## What is needed
Nothing is to be altered. Print each record in full.

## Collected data
-- Opening Marker --

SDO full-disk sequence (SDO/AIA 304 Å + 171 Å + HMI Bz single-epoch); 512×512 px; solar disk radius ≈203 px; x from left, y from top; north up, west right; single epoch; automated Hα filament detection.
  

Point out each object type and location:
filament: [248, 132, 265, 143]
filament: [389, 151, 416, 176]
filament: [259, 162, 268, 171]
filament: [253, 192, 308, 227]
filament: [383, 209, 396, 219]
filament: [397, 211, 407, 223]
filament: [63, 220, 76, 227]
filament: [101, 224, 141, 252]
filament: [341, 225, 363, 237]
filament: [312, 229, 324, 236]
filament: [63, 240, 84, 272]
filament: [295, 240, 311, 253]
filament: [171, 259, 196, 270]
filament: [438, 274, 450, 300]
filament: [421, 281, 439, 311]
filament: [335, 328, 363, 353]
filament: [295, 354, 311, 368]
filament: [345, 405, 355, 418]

-- Closing Marker --

## Result
SDO full-disk sequence (SDO/AIA 304 Å + 171 Å + HMI Bz single-epoch); 512×512 px; solar disk radius ≈203 px; x from left, y from top; north up, west right; single epoch; automated Hα filament detection.
  

Point out each object type and location:
filament: [248, 132, 265, 143]
filament: [389, 151, 416, 176]
filament: [259, 162, 268, 171]
filament: [253, 192, 308, 227]
filament: [383, 209, 396, 219]
filament: [397, 211, 407, 223]
filament: [63, 220, 76, 227]
filament: [101, 224, 141, 252]
filament: [341, 225, 363, 237]
filament: [312, 229, 324, 236]
filament: [63, 240, 84, 272]
filament: [295, 240, 311, 253]
filament: [171, 259, 196, 270]
filament: [438, 274, 450, 300]
filament: [421, 281, 439, 311]
filament: [335, 328, 363, 353]
filament: [295, 354, 311, 368]
filament: [345, 405, 355, 418]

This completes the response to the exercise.